CHICAGO—Exemestane appears to be a good alternative to tamoxifen for prevention of breast cancer in postmenopausal women, according to results of the randomized, placebo-controlled MAP.3 trial. Exemestane reduced the risk of a first invasive breast cancer by 65% in healthy postmenopausal women with risk factors for breast cancer, and also reduced the risk of known breast cancer precursor lesions, including ductal carcinoma in situ, lobular carcinoma in situ, atypical ductal hyperplasia, and atypical lobular hyperplasia, which would suggest further reductions in invasive cancers as time goes by. Exemestane did not increase the incidence of serious side effects, including osteoporosis and clinical fracture, cardiovascular events, and second malignancies, or treatmentrelated deaths, compared with placebo.
Although tamoxifen is approved by the US Food and Drug Administration for prevention of breast cancer, only about 4% of eligible women actually take the drug, explained lead author Paul Goss, MD, director of breast cancer research, Harvard Medical School and Massachusetts General Hospital in Boston. Tamoxifen carries serious, but relatively rare, risks of venous thromboembolism and endometrial cancer. Unlike tamoxifen, exemestane is not approved for prevention of breast cancer. The drug is about to go off-patent, and it is not clear whether Pfizer will try to file for the prevention indication.

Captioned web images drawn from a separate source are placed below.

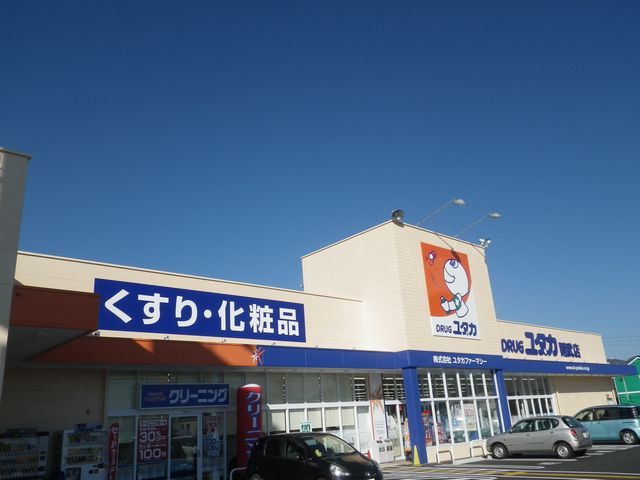 ドラックストア　ドラッグユタカ（ドラッグストア）まで440m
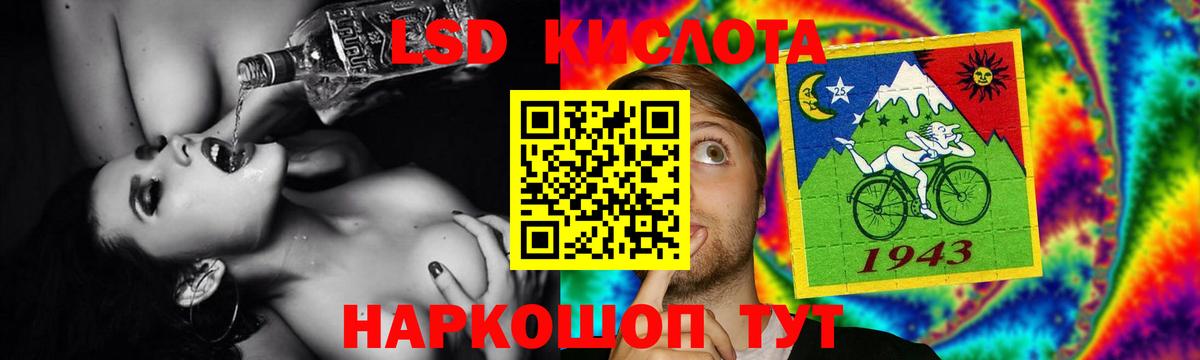 Лсд 25 экстази ecstasy Новотроицк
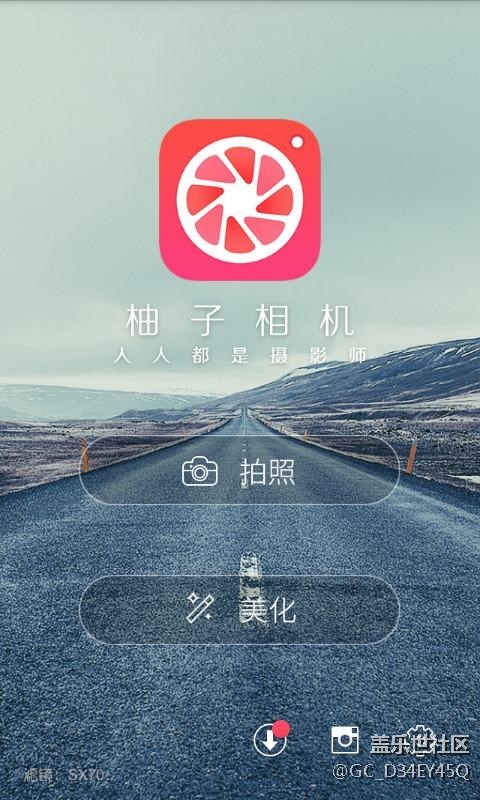 手機上有哪些比較好用的app 手機上有哪些比較好用的app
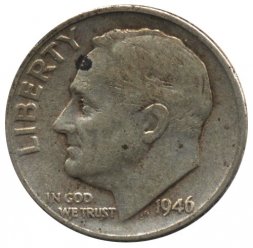 США 1 дайм (10 центов) 1946 год - Рузвельт (D)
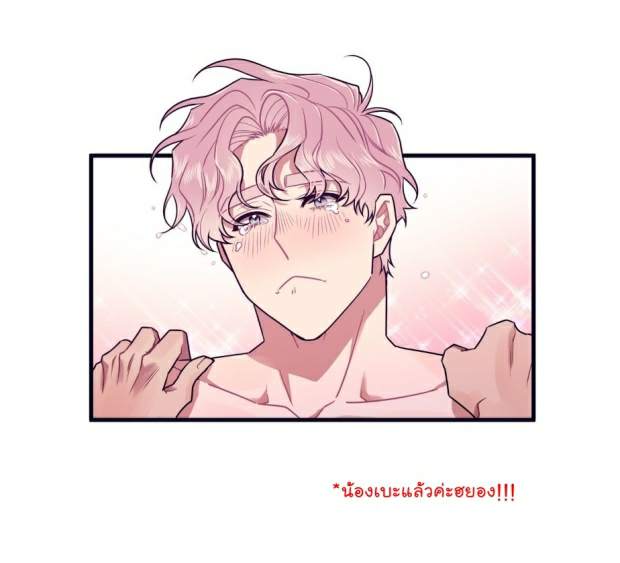 กำราบให้เจ้าหมาเชื่อง-32-Make-Me-Bark-Ch.32-15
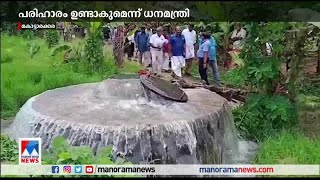 നിര്‍മാണം കഴിഞ്ഞിട്ട് 30 വര്‍ഷം; പൂവറ്റൂര്‍ ഉപകനാലിലൂടെ വെള്ളമെത്തും |Poovattoor |Canal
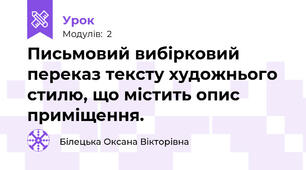 Письмовий вибірковий переказ тексту художнього стилю, що містить опис приміщення.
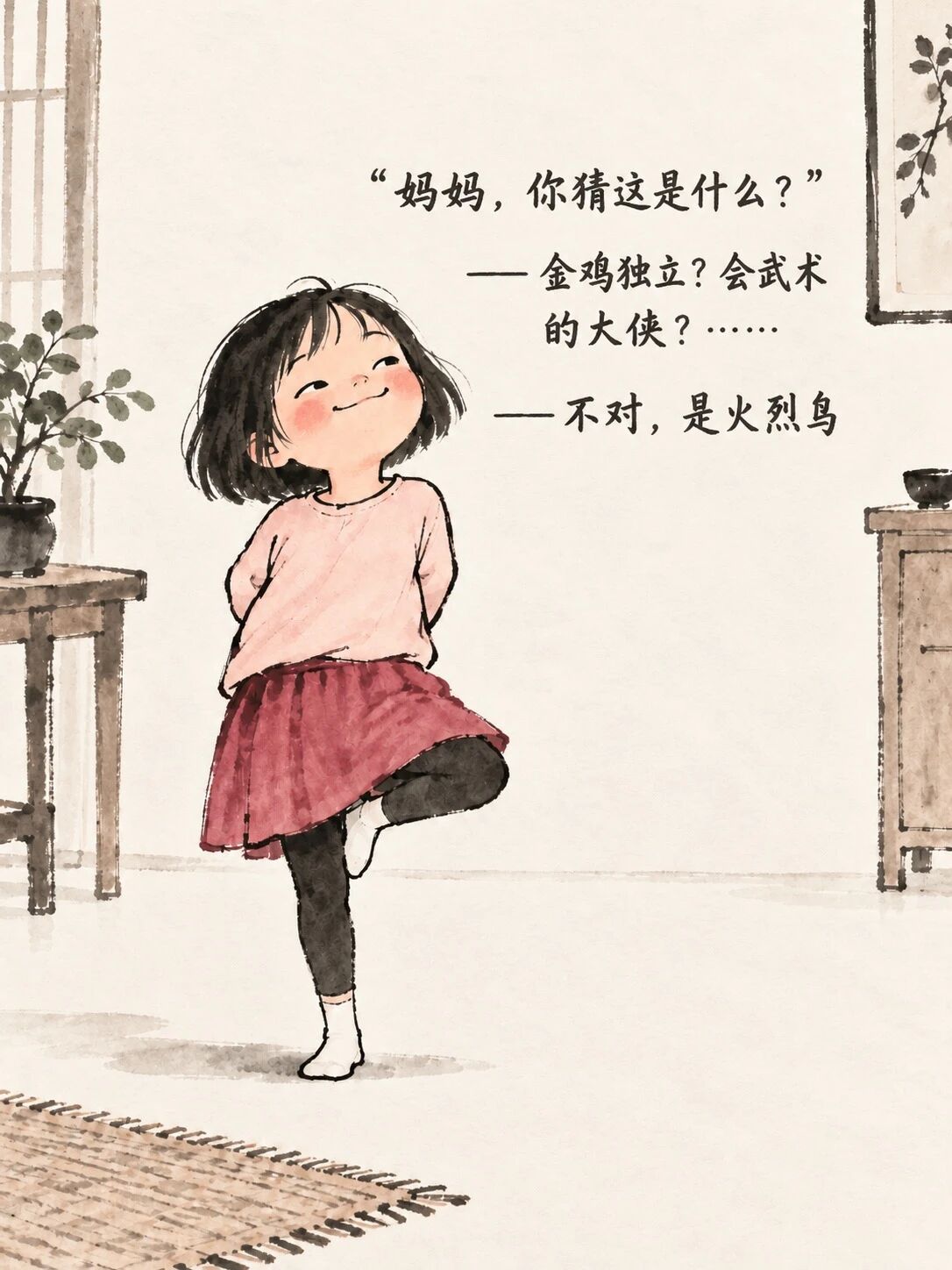妈妈，你猜这是什么？
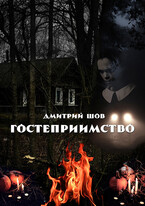 Гостеприимство (Дмитрий Шов)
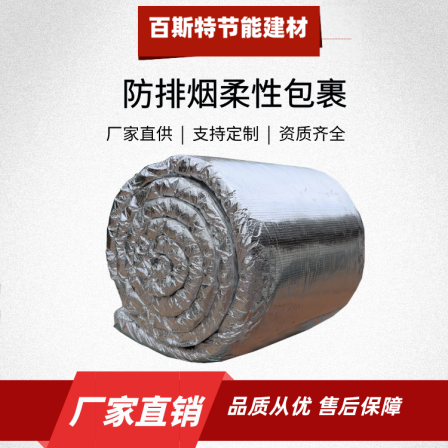Baist Smoke Exhaust Flexible Fire Protection Wrapping Fire Air Pipe Wrapping with Roll Fireproof Cotton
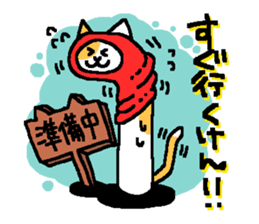 ChinanagoNEKO from Fukuoka sticker #1756599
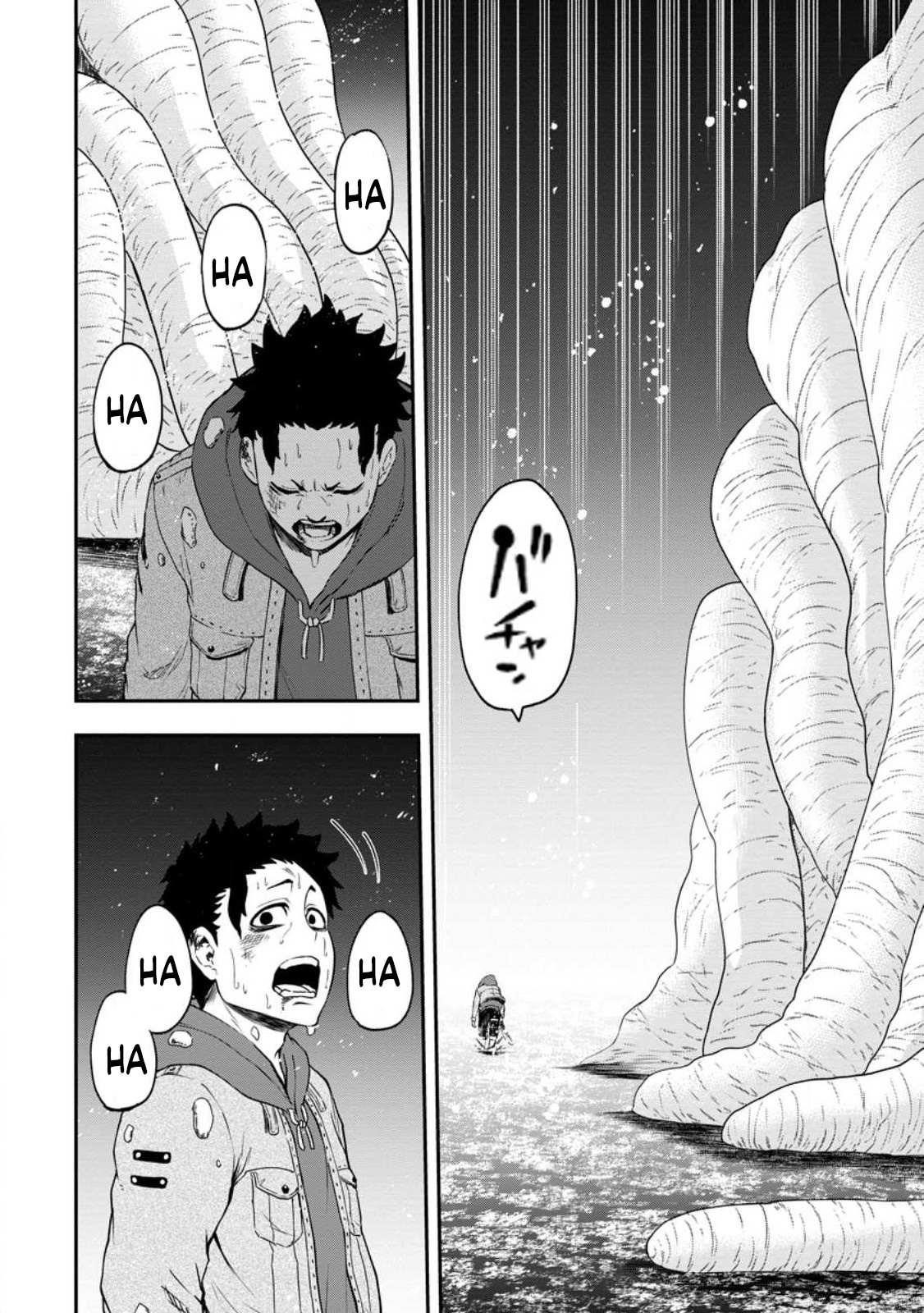 Until the Chore Granting Sorcerer Realized That He Is At His Strongest Chapter 18 — Page 24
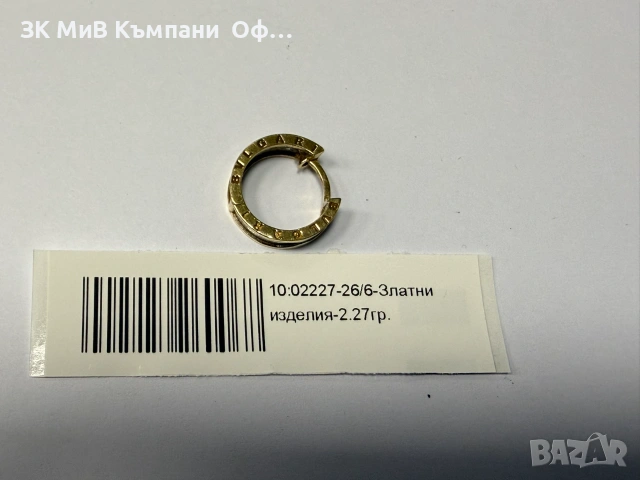 Златни обеци BVLGARI  - 2.27гр. - 14к.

“It is extraordinary that we can reduce the incidence of breast cancer by 65%. That is a massive benefit. In our opinion, exemestane represents a new option for consideration for breast cancer prevention in postmenopausal women who meet the criteria of the MAP.3 trial. This study provides a rationale for wider implementation of preventive use of ex - emestane,” Goss stated. Between 2004 and 2010, the study enrolled 4560 postmenopausal women older than age 37 (median age, 62 years) with at least 1 risk factor for breast cancer (age 60 or older, Gail score >1.66%, prior atypical ductal hyperplasia, and atypical lobular hyperplasia). At baseline, median Gail score was 2.3% and average body mass index was 28 kg/m2. About half of participants were older than 50 years, 40% had a Gail score >1.66%, and 11% had prior intraepithelial neoplasia.
During the 3-year follow-up, 11 cases of breast cancer were diagnosed in the exemestane arm compared with 32 in the placebo arm. The benefit of exemestane was in the reduction of estrogen receptor–positive tumors (7 in the exemestane arm vs 27 in the placebo arm) and in HER2-negative tumors (10 vs 26, respectively). The superiority of exemestane to placebo was evident across all risk groups, including Gail score, age, body mass index, prior lobular carcinoma in situ, and prior ductal carcinoma in situ.
Side effects that were increased with exemestane included hot flashes, fatigue, insomnia, gastrointestinal effects, and arthritis. Hot flashes occurred in 40% of women treated with exemestane and 32% of those in the placebo group. The incidence of bone fracture, osteoporosis, cardiovascular events, and other malignancies was similar in both arms.
“The elephant in the kitchen [in women at risk for breast cancer] is prophylactic mastectomy. Exemestane is now another treatment option for these women,” said Andrew Seidman, MD, of the Breast Cancer Medicine Service, Memorial Sloan-Kettering Cancer Center in New York City. Seidman chaired the press conference where these data were presented.